Help on function process in module coffea.processor.processor:

process(self, df)
    Processes a single DataFrame
    
    Returns a filled accumulator object which can be initialized via self.accumulator.identity()



Again, because memory is shared across all cells, import statements can be added to the first executed 
cell in the notebook, and all cell will have access to said package. 

A small issue comes when using custom python packages developed specifically for some set of notebooks. 
If you have the directory structure like:

```sh 

<WORKINGDIR>
├── coffeaenv
├── notebooks
│   ├── mynotebook1.ipynb
│   └── mynotebook2.ipynb
├── utils
│   ├── utils1.py
│   ├── utils2.py
│   └── utils3.py
└── ...
```

You may find that the usual import statement in mynotebook1.ipynb such as below

```python 
import utils.utils1 
```

**might fail**, with the system complaining that utils is not found.
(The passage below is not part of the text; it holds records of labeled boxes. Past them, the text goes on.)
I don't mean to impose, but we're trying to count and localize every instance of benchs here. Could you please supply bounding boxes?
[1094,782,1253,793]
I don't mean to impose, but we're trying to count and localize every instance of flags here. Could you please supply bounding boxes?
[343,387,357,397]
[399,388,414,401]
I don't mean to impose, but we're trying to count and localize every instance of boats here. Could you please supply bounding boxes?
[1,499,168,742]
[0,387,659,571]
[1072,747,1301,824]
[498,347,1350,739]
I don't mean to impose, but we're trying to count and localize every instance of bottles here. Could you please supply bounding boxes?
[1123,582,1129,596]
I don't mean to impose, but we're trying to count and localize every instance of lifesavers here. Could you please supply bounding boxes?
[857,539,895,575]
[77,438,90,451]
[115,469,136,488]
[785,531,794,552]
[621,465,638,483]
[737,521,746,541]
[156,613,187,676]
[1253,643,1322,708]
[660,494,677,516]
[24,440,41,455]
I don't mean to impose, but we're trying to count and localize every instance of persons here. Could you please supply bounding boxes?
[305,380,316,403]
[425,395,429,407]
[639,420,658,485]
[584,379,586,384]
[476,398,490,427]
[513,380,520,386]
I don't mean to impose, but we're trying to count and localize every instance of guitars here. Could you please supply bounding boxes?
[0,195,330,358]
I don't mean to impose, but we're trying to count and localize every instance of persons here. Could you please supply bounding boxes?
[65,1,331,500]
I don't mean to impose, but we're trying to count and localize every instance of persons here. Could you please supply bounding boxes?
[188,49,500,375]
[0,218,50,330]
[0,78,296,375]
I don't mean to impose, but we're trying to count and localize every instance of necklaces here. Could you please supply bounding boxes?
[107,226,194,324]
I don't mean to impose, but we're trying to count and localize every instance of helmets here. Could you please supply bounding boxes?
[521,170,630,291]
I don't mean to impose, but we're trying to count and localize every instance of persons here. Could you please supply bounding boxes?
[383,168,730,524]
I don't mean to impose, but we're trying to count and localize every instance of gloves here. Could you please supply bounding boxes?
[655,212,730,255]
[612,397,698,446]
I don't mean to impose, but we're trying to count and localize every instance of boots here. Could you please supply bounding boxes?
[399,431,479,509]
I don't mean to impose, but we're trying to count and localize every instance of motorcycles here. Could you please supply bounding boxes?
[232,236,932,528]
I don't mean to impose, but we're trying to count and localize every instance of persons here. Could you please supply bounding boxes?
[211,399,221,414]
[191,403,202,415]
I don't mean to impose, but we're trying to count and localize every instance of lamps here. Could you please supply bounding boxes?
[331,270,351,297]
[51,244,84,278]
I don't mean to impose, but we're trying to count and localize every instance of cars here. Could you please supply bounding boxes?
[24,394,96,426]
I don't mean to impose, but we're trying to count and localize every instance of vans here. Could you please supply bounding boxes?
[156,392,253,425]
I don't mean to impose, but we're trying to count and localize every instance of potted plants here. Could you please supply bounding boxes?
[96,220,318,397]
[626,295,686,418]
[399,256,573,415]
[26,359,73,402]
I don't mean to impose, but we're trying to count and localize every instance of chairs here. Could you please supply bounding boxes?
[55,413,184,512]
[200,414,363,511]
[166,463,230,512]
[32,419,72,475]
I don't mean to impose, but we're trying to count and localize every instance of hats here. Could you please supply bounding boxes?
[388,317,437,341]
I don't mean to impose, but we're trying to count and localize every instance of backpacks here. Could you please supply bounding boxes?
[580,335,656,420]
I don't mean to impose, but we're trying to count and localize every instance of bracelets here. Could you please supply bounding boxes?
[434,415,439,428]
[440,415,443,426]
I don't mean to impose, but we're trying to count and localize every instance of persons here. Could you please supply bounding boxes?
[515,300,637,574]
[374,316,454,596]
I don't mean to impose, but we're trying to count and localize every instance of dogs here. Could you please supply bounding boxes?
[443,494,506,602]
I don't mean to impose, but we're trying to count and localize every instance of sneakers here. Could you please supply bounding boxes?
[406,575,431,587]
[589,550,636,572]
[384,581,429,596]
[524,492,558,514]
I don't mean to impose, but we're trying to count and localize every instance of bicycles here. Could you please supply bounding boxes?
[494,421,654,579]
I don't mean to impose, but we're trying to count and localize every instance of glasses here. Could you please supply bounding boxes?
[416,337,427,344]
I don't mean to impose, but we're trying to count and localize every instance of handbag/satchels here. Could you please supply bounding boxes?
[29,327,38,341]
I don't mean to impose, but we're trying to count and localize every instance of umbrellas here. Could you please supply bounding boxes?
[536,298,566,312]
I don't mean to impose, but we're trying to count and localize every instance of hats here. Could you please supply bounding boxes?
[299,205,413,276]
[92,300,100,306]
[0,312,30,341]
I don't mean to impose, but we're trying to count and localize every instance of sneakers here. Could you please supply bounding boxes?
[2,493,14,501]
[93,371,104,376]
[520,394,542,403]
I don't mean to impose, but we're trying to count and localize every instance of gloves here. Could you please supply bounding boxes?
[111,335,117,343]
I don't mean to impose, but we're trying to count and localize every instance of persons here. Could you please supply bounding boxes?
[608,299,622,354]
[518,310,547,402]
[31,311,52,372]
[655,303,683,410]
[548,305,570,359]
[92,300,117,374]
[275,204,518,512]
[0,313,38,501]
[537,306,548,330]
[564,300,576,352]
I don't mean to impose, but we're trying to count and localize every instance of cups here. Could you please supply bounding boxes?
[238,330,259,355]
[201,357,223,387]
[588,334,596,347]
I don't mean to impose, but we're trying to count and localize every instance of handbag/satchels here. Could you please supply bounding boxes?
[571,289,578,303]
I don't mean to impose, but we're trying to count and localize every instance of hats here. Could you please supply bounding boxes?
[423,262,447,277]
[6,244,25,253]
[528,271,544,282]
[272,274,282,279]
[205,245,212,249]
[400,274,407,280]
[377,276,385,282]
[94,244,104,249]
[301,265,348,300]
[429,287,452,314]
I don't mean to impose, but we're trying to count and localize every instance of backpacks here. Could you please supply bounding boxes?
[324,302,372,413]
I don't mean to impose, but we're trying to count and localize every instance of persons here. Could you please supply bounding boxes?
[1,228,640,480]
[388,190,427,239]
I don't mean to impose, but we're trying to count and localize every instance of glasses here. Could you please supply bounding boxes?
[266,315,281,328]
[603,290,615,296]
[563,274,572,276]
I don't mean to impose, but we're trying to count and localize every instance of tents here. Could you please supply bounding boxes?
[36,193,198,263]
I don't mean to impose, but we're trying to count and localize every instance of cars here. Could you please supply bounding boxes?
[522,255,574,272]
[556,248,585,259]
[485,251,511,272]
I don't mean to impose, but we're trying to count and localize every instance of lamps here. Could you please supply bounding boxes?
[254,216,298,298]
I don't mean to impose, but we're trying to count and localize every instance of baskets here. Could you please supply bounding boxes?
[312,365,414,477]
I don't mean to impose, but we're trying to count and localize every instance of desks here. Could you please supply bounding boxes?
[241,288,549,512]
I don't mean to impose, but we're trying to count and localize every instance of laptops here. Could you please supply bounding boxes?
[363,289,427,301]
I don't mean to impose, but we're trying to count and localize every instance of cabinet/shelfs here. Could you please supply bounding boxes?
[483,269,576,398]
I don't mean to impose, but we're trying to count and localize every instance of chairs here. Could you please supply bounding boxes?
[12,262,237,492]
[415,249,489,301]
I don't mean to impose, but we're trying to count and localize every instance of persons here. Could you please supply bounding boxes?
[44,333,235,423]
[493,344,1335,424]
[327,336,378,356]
This is an issue for what 
the "current working directory" (`cwd`) is for a specific notebook as straighforwards as executing 
a  python script in a command line. Depending on how the notebook is initialized, the `cwd` can 
be `<WORKINGDIR>`, `<WORKINGDIR>/notebooks` or neither of the above. 

The what to compensate for this is specific to how your intend to setup your environment, so there is 
so `global solution`. The typical solution is **before** starting the jupyter session, setup the 
environment variable `PYTHONPATH` to ensure the package path is included. In the case above, we can 
run:

```sh 
export PYTHONPATH=${PYTHONPATH}:<full/path/of/WORKINGDIR>
```

If you have been using the `./init.sh` script included in the default setup commands, this variable 
should already be setup as such, so you can place python packages directly within your working 
directory, and the typical import commands should work as expected.